The Detroit Pistons scored 106 points against the Portland Trail Blazers last night, five points below their season average which is 24th in the NBA.
They were one of the few teams that didn’t have an offensive explosion last night, as we saw several individuals go off, including Donovan Mitchell, who dropped 71 points for Cleveland. If you were wondering if that trade worked out for the Cavaliers, it did.
LeBron James added a 42 point game, Joel Embiid dropped 42, DeMar DeRozan went for 44 and Klay Thompson put in 54 while knocking down 10 from long range. And that was just last night.
We’ve been seeing individual and team scoring performances unlike anything we’ve seen since the days of Wilt Chamberlain, with players going off for 50+ points an incredible 13 times already this season, and it is not half over.

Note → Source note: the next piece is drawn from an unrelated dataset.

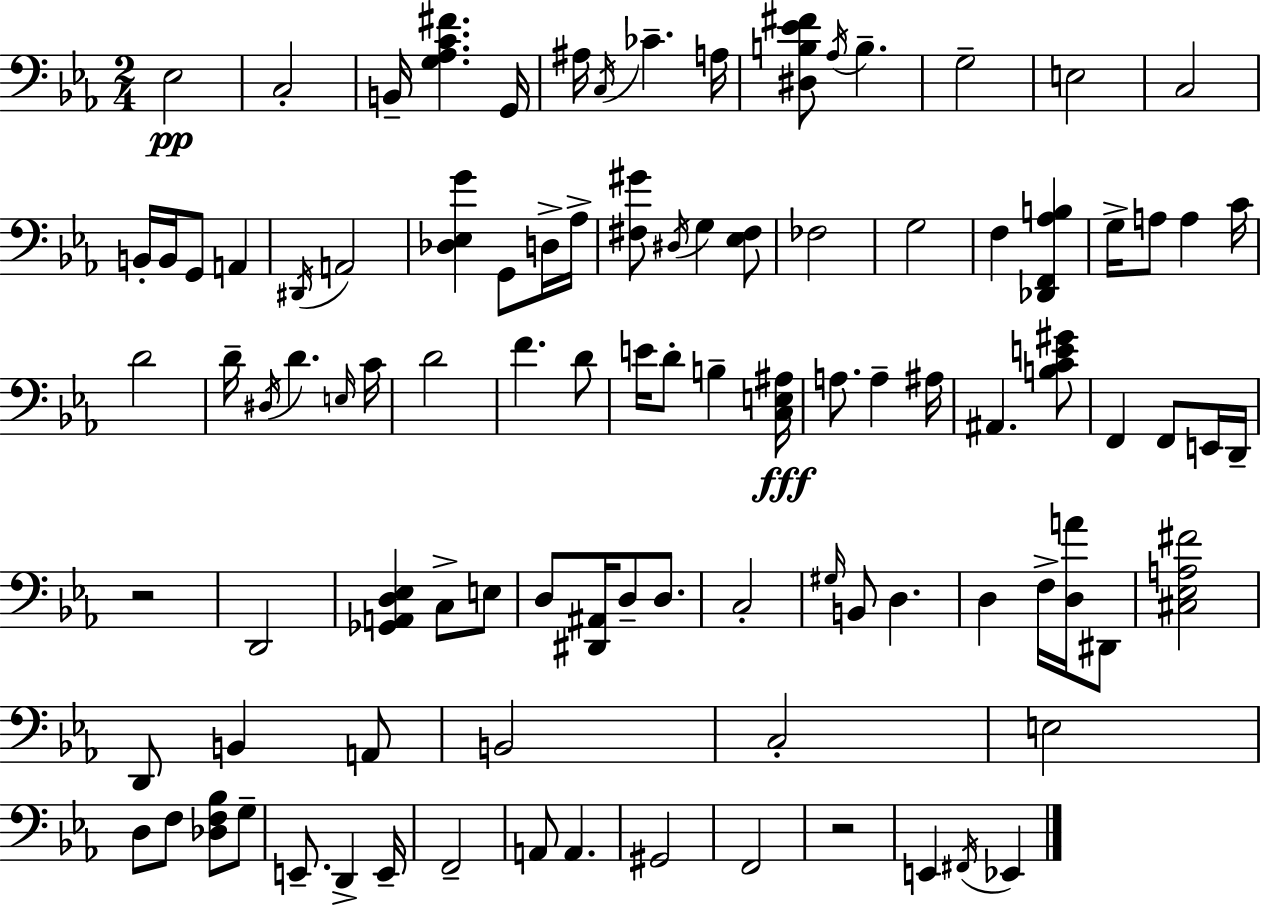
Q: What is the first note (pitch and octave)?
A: Eb3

The NBA is on pace to be near the record for 50 point games, and is crushing it if you take away the time Wilt Chamberlain personally scored 50+ points 30 times in a single season.
But it’s not just individual performances, team scoring is up all around the league. We’re in the midst of an offensive explosion but it has largely missed the Detroit Pistons.
Detroit Pistons missing the offensive explosion
It should first be noted that the Detroit Pistons’ offense has been much better than last season, so this wave of offense hasn’t completely passed them by. It’s their defense that has been historically bad, so you could live with this offense if they were a top-10 defensive team, but they aren’t even close.
But even though the offense has improved from last season (a very low bar to clear), it is still not keeping pace with the rest of the league.
According to Basketball Insiders, the league has the highest offensive rating (111.3) in its history and is also shooting the highest free-throw percentage (78%) and has the highest effective field goal percentage (54%) we’ve ever seen.
The Detroit Pistons are doing their best to lower those numbers, as they are one of eight teams in the league with an offensive rating that is lower than the league average. While teams like the Boston Celtics have an offensive rating of 118 per game, the Pistons are just below league average at 111.2, near the bottom of the league.
Their free-throw percentage is also below the league average and their 51.5 percent effective field goal percentage, which is the lowest in the NBA, is nearly three percentage points lower than the league average.
The Pistons have only had a player score 30 or more points four times this season and three of them were by Bojan Bogdanovic, with the other from Cade Cunningham before he got hurt.
We’ve never seen offense like this in the NBA, and it seems like new scoring marks are being set just about every night. But it’s still brick city in Detroit, whose offense has not improved with inflation, putting them in a scoring recession.